**Job**
Starting at the line containing "What measure of" and ending at the final line of the material, rewrite every line in full, increasing each distance value in the answers by 98.

**Spatial question material**
•••••

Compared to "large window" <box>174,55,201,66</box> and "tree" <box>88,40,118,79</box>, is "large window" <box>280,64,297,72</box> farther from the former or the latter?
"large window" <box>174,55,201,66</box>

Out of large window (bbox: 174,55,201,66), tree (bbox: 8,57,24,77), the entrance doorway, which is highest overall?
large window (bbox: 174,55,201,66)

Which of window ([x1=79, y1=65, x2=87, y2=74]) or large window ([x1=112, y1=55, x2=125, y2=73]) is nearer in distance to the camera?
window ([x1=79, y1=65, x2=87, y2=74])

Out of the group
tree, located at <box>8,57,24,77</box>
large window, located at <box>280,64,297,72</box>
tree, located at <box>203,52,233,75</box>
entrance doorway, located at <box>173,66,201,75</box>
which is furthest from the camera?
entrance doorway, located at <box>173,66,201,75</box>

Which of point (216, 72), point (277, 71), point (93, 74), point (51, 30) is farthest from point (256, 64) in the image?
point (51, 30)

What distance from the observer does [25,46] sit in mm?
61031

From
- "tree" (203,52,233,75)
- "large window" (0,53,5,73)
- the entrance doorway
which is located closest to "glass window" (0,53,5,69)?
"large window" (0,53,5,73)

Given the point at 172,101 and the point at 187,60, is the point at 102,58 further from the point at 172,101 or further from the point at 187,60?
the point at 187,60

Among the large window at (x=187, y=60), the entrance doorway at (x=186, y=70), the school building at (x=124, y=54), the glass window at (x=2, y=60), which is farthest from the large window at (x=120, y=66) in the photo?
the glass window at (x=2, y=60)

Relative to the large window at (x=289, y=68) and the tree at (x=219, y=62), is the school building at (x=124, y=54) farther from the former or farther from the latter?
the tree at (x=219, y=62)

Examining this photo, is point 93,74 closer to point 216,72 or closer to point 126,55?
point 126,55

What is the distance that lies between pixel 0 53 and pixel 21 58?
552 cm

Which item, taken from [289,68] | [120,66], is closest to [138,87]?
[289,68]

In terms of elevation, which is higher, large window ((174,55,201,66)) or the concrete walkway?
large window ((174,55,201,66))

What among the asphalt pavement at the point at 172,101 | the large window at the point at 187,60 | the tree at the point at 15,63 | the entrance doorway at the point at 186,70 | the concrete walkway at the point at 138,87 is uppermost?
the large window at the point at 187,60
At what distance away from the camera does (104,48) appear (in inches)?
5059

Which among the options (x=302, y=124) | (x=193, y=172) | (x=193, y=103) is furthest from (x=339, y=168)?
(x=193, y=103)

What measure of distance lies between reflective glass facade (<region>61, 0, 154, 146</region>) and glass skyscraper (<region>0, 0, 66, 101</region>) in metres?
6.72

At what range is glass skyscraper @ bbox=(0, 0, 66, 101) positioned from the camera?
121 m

•••••

**Right answer**
What measure of distance lies between reflective glass facade (<region>61, 0, 154, 146</region>) and glass skyscraper (<region>0, 0, 66, 101</region>) in metres?
104.72

At what range is glass skyscraper @ bbox=(0, 0, 66, 101) positioned from the camera?
219 m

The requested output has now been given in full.